Sonatrach quickly backtracked, saying the CEO had been misquoted, and filed a complaint against Liberté.

In Congo, Italian energy company Eni has been producing oil from offshore fields for decades. Photo: ENI/Epa/shutterstock

In the weeks that followed, Algerian authorities made clear they were eager to take back market share from Russia. In April 2022, Italian Prime Minister Draghi met with the Algerian president in Algiers, where executives from Eni and Sonatrach signed a deal to increase gas deliveries to Italy. 

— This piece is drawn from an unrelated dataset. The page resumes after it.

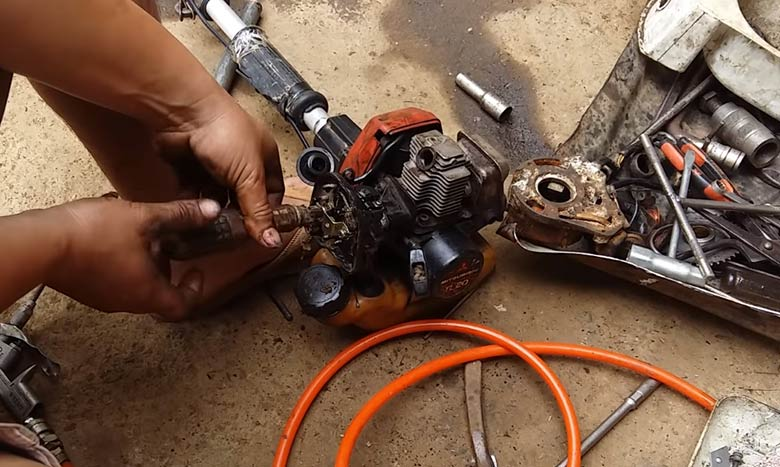 cac cach chinh xang gio may cat co ban can biet 2 - Các cách chỉnh xăng gió máy cắt cỏ bạn cần biết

In Azerbaijan, the consortium led by BP is working to boost production from the country’s Shah Deniz project in the Caspian Sea. The companies also are working to extract gas trapped underneath oil reserves at the ACG field, about 60 miles east of Baku in the Caspian. Together, those new supplies will help the country meet an agreement signed last year to boost deliveries of gas from 10 billion cubic meters of gas to 20 billion by 2027. 

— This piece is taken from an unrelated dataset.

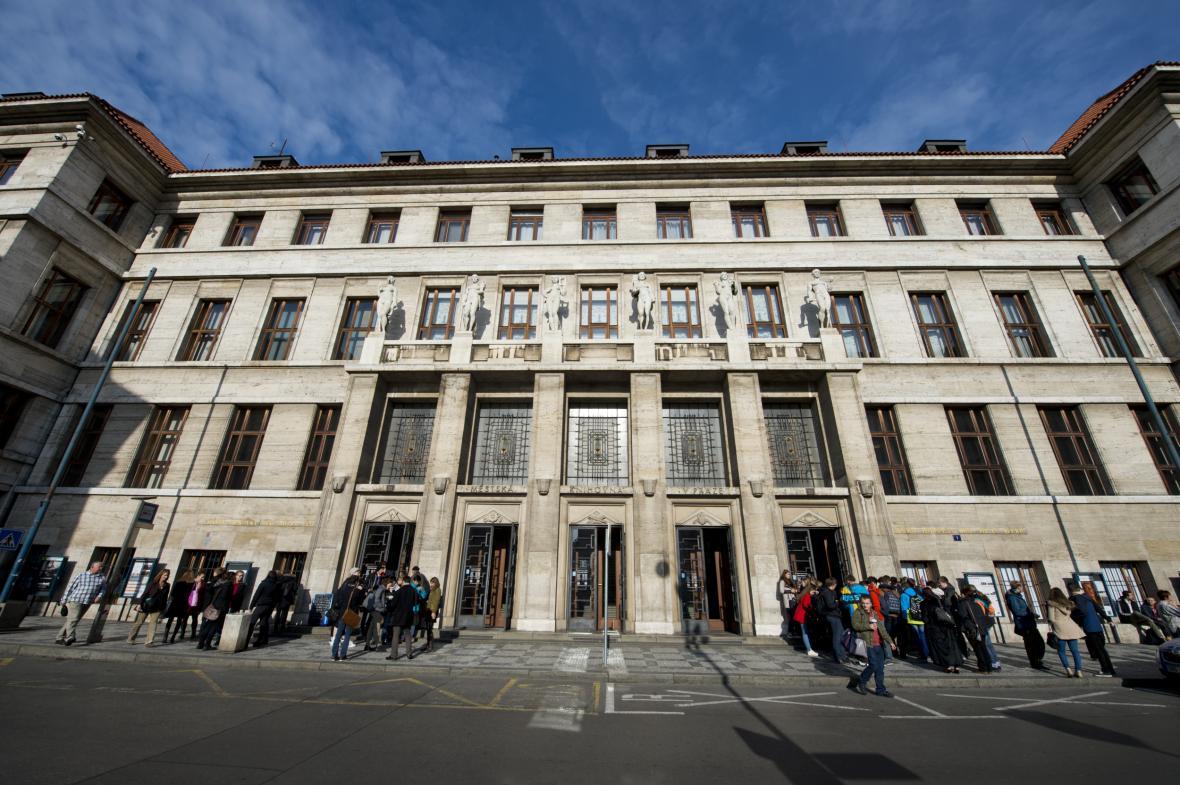 Současná budova Městské knihovny v Praze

In Congo, Eni has been producing oil from offshore fields for decades, pumping excess natural gas into a storage reservoir under the sea floor. When the global economy emerged from Covid lockdowns, executives hatched a plan to sell that gas and produce more by using a boat that could liquefy the fuel for LNG tankers.

It began negotiations to buy one of the few such vessels on the market, from Exmar, a Belgian company. It was sitting unused in a port in Uruguay. Competitors, though, had the same idea.

“Everyone was going after this asset,” said Jonathan Raes, executive director of infrastructure for Exmar.

Eni announced a deal to buy the vessel in August 2022. The company said it is on track to start liquefying gas this year. 

Some European lawmakers worry that the continent’s growing dependence on Algeria and Azerbaijan could expose it to the whims of an authoritarian energy supplier once again. Roberto Cingolani, the former Italian environment minister who helped lead the country’s diplomatic response to the energy crisis after the start of the war, said the best policy is to keep the continent’s suppliers diversified.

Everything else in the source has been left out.